==== Excerpt to read

Whatever the case, the point is that a decision
or action is often on the cards when investors
turn to IR websites. Furthermore, the experience
investors have on an IR website will influence
their behavior and their opinions of the company.
A site which facilitates the retail investor's
need to vote online will make a positive impression,
and a site which reconfirms for the portfolio
manager why the company's stock is a good investment
might prompt him to consider unloading another
holding instead.
But what if the online voting interface is confusing,
or the site fails to prominently highlight the
company's growth prospects? What happens then?
The reality is that such scenarios play out on
IR websites every day and most companies
have no clear strategies for dealing with them.
Too much is being left to chance.
IR departments should not underestimate the importance
of the Web to their relationships with investors.
In a March 2003 report, Rivel Research stated
that 44% of U.S. portfolio managers said they
had bought stock as a result of information they
obtained on corporate websites. Furthermore,
48% of U.S. portfolio managers, 43% of European
portfolio managers and 43% of Canadian portfolio
managers stated that company websites had a "substantial
impact" on their attitudes toward a company
and its stock.
Companies cannot afford to take such figures
lightly. IR departments that do not master, monitor
and manage their online communication channels
are compromising their companies' valuation potential.
They must make sure their IR websites emphasize
the right types of information, are designed from
the perspective of investors, and that the combined
experience that investors have on the site supports
or strengthens the company's credibility.

========
==== Supplied information

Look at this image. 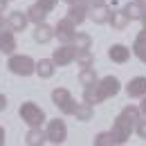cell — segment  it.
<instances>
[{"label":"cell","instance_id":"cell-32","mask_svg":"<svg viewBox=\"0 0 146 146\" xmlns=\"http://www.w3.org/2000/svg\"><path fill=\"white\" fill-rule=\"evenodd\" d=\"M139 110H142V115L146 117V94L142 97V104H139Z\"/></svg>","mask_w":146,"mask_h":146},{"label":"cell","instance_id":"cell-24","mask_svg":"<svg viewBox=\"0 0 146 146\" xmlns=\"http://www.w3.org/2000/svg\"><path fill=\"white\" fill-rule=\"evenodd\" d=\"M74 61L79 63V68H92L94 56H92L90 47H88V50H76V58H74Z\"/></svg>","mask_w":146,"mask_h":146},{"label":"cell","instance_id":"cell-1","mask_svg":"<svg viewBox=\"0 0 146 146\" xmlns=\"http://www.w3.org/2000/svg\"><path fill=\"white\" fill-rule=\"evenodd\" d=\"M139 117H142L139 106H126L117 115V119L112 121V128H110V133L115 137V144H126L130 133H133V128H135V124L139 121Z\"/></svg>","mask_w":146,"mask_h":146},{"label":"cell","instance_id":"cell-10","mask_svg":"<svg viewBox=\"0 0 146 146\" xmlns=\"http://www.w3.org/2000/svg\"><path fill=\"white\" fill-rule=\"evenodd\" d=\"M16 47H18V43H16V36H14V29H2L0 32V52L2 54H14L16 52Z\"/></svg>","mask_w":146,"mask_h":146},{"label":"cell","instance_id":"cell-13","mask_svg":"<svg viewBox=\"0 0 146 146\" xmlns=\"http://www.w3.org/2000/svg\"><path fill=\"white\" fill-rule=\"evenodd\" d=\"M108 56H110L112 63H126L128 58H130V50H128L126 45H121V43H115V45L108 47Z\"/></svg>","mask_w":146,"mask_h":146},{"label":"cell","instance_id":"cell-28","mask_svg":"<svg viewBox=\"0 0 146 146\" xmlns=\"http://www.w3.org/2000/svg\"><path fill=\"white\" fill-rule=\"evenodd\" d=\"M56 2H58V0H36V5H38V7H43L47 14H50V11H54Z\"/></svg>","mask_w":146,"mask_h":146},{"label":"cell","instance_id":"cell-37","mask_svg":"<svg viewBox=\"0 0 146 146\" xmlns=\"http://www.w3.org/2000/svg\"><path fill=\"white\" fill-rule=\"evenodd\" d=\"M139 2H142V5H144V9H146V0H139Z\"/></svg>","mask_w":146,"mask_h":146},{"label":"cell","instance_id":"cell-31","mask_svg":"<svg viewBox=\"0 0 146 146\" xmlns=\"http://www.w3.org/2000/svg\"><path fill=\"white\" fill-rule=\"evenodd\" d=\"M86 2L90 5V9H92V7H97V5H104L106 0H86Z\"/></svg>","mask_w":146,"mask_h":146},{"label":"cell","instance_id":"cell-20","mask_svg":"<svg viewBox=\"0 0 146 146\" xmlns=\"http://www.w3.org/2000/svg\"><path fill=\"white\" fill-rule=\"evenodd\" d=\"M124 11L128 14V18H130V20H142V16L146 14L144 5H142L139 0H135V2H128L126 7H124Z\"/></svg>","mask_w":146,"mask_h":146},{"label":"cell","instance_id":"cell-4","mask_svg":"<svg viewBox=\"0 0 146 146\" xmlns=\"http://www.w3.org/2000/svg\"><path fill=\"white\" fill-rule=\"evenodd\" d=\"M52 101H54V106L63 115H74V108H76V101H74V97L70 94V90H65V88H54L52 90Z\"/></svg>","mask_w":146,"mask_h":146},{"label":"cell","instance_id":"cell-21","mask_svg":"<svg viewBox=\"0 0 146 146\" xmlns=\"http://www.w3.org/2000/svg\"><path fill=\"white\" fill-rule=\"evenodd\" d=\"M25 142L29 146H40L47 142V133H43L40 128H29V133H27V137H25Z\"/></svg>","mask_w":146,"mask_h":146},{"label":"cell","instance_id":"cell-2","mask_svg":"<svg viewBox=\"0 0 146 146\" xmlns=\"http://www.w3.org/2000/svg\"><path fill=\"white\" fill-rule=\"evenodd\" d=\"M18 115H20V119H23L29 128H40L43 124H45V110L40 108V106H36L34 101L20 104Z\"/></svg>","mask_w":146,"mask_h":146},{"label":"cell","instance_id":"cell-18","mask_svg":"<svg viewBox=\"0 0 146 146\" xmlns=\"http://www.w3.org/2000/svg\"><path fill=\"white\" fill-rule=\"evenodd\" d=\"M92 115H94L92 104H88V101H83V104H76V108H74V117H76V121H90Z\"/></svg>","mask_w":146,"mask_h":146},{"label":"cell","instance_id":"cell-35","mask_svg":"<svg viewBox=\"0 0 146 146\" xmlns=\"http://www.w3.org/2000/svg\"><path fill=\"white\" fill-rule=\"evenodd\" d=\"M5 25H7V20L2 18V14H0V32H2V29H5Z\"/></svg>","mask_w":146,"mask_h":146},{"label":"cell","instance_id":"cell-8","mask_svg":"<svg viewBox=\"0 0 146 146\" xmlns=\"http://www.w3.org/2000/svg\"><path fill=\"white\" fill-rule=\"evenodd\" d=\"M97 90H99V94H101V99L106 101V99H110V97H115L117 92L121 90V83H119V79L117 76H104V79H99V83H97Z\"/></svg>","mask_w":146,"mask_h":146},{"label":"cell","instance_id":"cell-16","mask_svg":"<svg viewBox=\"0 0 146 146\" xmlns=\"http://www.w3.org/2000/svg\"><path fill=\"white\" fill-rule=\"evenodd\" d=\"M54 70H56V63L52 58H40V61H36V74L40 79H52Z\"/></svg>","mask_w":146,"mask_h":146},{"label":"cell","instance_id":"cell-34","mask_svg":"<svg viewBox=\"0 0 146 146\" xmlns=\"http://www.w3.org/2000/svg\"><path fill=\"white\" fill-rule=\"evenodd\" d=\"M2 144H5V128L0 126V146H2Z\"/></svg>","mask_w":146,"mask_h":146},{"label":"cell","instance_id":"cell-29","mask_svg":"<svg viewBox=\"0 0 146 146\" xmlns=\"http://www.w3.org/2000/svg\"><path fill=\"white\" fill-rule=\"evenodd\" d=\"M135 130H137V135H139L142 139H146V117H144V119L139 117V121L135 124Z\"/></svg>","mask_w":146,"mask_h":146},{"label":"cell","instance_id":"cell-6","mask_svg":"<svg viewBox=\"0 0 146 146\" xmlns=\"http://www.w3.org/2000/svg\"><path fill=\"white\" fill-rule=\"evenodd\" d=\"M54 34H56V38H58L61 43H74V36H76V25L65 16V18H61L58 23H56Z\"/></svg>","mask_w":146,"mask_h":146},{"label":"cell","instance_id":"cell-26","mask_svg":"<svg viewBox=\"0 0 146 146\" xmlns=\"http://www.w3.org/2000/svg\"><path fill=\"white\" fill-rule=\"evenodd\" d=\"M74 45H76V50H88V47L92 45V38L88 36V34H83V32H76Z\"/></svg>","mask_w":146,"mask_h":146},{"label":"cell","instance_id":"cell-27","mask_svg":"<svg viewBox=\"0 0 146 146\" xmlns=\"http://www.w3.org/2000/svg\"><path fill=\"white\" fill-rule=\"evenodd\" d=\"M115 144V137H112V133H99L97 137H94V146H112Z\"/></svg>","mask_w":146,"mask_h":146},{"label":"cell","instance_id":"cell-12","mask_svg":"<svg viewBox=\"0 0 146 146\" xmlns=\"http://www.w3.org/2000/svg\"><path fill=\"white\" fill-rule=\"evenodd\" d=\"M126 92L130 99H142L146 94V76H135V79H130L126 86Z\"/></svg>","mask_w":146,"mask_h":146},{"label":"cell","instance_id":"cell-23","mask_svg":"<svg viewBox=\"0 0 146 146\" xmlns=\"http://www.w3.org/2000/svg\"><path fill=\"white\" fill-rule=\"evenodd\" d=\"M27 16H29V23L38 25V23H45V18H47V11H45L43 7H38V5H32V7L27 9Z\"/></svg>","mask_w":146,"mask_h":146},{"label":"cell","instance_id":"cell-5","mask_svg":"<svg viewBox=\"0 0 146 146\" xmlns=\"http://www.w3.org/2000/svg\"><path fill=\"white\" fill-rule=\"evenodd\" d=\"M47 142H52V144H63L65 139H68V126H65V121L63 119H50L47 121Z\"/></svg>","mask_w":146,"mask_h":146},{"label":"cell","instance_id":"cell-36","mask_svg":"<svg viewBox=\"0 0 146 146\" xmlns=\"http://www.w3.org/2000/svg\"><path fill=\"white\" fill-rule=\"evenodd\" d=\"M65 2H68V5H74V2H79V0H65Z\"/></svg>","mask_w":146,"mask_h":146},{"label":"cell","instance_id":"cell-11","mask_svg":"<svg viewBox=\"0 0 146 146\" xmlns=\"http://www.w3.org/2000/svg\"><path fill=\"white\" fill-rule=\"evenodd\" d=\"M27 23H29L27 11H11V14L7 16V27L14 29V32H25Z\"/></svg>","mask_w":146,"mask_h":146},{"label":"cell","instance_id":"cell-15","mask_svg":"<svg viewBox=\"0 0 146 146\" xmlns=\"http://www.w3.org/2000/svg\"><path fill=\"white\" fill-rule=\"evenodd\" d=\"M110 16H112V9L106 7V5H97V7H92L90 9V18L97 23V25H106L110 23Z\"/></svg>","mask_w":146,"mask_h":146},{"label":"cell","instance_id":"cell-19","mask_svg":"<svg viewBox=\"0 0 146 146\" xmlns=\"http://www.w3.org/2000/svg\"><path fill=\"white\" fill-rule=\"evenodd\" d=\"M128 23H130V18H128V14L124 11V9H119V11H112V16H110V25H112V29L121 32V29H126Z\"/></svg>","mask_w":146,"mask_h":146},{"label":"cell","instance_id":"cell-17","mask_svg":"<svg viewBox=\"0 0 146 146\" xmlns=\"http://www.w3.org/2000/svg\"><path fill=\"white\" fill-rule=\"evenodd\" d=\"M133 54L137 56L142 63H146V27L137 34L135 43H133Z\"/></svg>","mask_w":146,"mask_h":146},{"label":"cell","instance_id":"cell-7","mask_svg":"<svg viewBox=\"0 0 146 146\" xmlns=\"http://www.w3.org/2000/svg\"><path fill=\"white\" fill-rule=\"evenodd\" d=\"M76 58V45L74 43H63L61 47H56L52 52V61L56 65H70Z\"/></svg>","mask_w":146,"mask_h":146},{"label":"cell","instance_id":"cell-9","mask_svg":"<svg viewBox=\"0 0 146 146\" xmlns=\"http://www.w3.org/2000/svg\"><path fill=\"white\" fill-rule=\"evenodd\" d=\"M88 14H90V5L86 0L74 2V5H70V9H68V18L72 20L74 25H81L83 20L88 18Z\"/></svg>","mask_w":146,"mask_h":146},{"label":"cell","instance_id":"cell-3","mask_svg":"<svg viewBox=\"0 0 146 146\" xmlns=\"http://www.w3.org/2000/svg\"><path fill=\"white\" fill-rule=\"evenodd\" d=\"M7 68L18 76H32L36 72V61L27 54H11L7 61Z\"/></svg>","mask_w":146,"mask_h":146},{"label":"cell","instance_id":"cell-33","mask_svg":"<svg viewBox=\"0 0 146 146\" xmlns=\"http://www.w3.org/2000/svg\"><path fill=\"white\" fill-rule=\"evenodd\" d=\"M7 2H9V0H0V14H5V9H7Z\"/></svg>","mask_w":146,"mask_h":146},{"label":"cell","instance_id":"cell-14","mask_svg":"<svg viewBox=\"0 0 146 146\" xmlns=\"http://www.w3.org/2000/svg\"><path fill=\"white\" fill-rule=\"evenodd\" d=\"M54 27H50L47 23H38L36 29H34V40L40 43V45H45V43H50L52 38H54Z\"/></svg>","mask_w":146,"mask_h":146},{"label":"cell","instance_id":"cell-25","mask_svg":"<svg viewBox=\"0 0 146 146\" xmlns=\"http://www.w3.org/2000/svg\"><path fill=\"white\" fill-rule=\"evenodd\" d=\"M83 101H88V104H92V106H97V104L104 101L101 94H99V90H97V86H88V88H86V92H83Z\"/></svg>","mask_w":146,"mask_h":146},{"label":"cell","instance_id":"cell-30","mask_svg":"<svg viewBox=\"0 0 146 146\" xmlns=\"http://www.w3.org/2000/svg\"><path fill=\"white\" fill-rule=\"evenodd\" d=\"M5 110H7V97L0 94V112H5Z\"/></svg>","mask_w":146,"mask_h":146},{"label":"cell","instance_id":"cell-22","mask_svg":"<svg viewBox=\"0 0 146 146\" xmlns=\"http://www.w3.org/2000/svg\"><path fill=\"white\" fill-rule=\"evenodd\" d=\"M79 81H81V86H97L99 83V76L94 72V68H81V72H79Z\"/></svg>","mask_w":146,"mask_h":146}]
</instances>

========

» **Work to be completed**
Rewrite the paragraph in the passage on investor relations websites that begins "IR departments should not underestimate" as a short bulleted list that keeps its main facts. Rely only on the passage on investor relations websites.

» **Solution**
- IR departments should not underestimate how much the Web matters to their relationships with investors.
- In a March 2003 report, Rivel Research found that 44% of U.S. portfolio managers had bought stock because of information from corporate websites.
- Company websites had a "substantial impact" on attitudes toward a company and its stock for 48% of U.S., 43% of European and 43% of Canadian portfolio managers.